● **MATERIAL TO PROCESS**
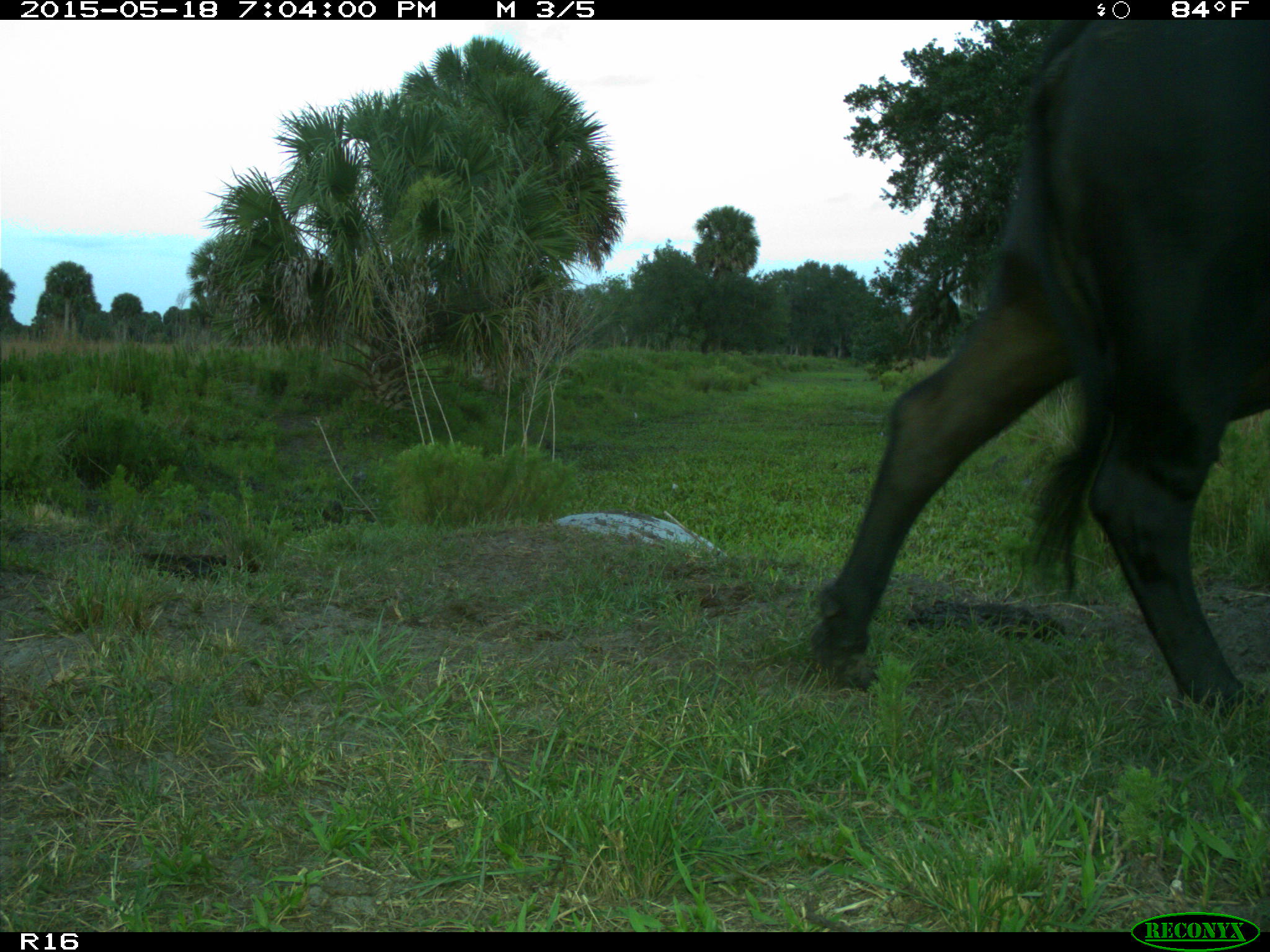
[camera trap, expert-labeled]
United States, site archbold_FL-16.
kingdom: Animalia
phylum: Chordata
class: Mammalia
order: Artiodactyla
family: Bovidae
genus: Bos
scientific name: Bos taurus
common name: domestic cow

--

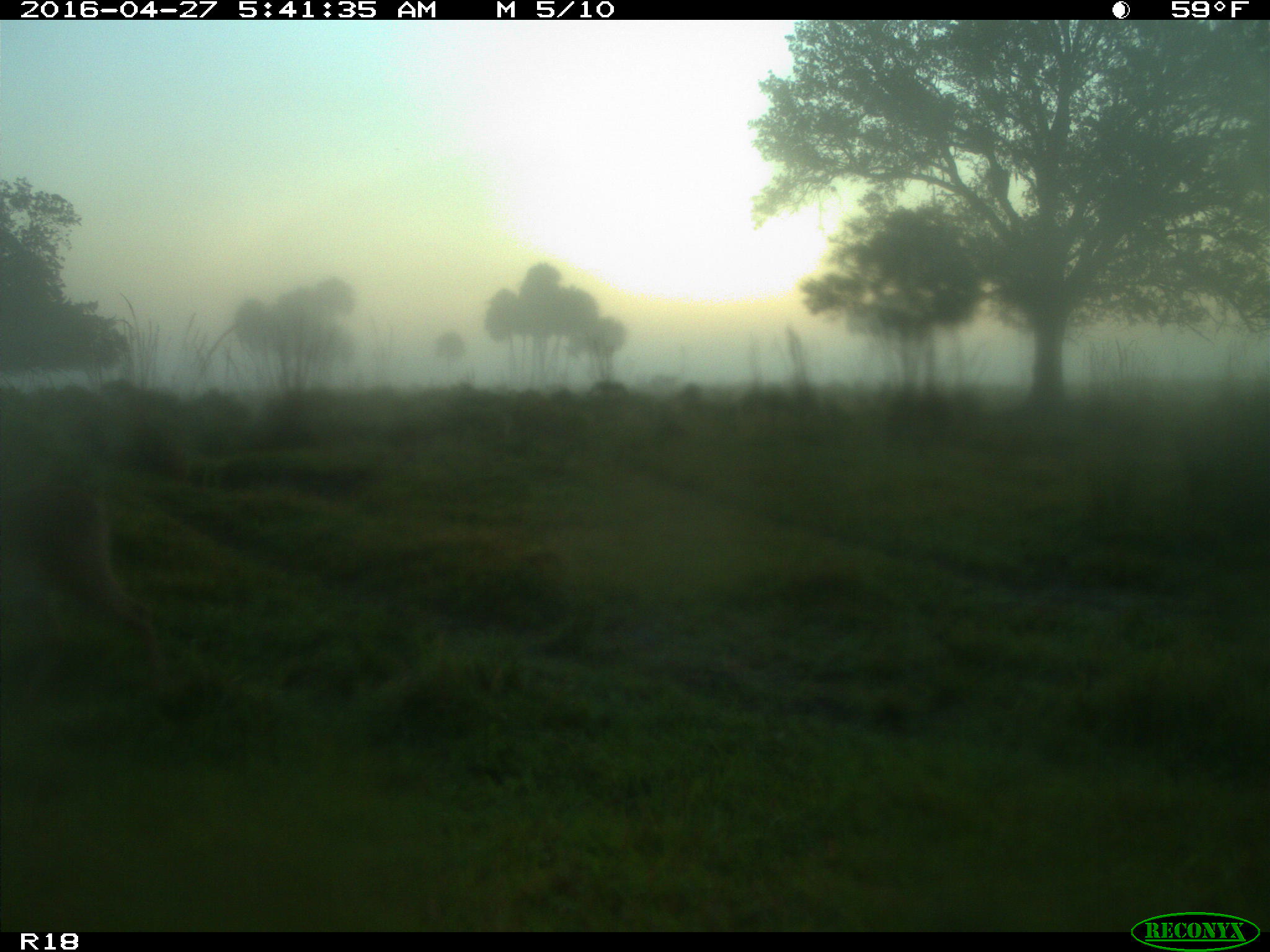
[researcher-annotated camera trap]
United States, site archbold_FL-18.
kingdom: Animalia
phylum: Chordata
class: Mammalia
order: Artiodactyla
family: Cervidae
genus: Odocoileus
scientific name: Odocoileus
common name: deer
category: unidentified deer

● **ASSIGNMENT**
Some lines above may contain the string "site". State how many of them the records have, and nothing more.

● **FINAL ANSWER**
2